- Task data:
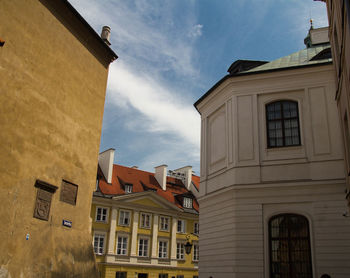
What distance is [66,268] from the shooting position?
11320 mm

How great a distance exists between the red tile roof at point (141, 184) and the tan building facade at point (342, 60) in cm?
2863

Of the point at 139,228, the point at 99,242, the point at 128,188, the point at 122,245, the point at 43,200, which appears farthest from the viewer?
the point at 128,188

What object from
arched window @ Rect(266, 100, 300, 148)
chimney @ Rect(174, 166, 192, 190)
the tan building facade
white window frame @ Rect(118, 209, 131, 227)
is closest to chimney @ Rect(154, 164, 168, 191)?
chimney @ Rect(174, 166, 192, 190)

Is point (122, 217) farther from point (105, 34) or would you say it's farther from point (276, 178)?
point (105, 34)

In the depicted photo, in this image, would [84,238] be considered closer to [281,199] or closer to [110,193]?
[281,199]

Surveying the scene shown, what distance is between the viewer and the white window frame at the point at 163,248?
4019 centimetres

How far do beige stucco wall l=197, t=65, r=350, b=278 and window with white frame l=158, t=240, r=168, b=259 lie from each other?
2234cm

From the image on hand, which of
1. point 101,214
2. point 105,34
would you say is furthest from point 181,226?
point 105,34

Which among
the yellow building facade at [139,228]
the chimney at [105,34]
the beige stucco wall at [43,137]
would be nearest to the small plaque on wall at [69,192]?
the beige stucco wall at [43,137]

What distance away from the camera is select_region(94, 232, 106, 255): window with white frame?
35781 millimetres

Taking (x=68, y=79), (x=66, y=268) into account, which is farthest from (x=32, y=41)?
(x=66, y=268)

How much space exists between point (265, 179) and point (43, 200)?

- Given exercise:
Put each line of the rows above into a Markdown table with the columns Line and Content, numbering the lines in order and skipping blank lines. Leave the pictures out.

- Output for this exercise:
| Line | Content |
|---|---|
| 1 | What distance is [66,268] from the shooting position? |
| 2 | 11320 mm |
| 3 | How great a distance exists between the red tile roof at point (141, 184) and the tan building facade at point (342, 60) in cm? |
| 4 | 2863 |
| 5 | Of the point at 139,228, the point at 99,242, the point at 128,188, the point at 122,245, the point at 43,200, which appears farthest from the viewer? |
| 6 | the point at 128,188 |
| 7 | What object from |
| 8 | arched window @ Rect(266, 100, 300, 148) |
| 9 | chimney @ Rect(174, 166, 192, 190) |
| 10 | the tan building facade |
| 11 | white window frame @ Rect(118, 209, 131, 227) |
| 12 | is closest to chimney @ Rect(154, 164, 168, 191)? |
| 13 | chimney @ Rect(174, 166, 192, 190) |
| 14 | Is point (122, 217) farther from point (105, 34) or would you say it's farther from point (276, 178)? |
| 15 | point (105, 34) |
| 16 | In the depicted photo, in this image, would [84,238] be considered closer to [281,199] or closer to [110,193]? |
| 17 | [281,199] |
| 18 | Surveying the scene shown, what distance is between the viewer and the white window frame at the point at 163,248? |
| 19 | 4019 centimetres |
| 20 | How far do beige stucco wall l=197, t=65, r=350, b=278 and window with white frame l=158, t=240, r=168, b=259 lie from each other? |
| 21 | 2234cm |
| 22 | From the image on hand, which of |
| 23 | 1. point 101,214 |
| 24 | 2. point 105,34 |
| 25 | would you say is furthest from point 181,226? |
| 26 | point 105,34 |
| 27 | Which among |
| 28 | the yellow building facade at [139,228] |
| 29 | the chimney at [105,34] |
| 30 | the beige stucco wall at [43,137] |
| 31 | would be nearest to the small plaque on wall at [69,192]? |
| 32 | the beige stucco wall at [43,137] |
| 33 | What distance away from the camera is select_region(94, 232, 106, 255): window with white frame? |
| 34 | 35781 millimetres |
| 35 | Taking (x=68, y=79), (x=66, y=268) into account, which is farthest from (x=32, y=41)? |
| 36 | (x=66, y=268) |
| 37 | How much space exists between point (265, 179) and point (43, 200)? |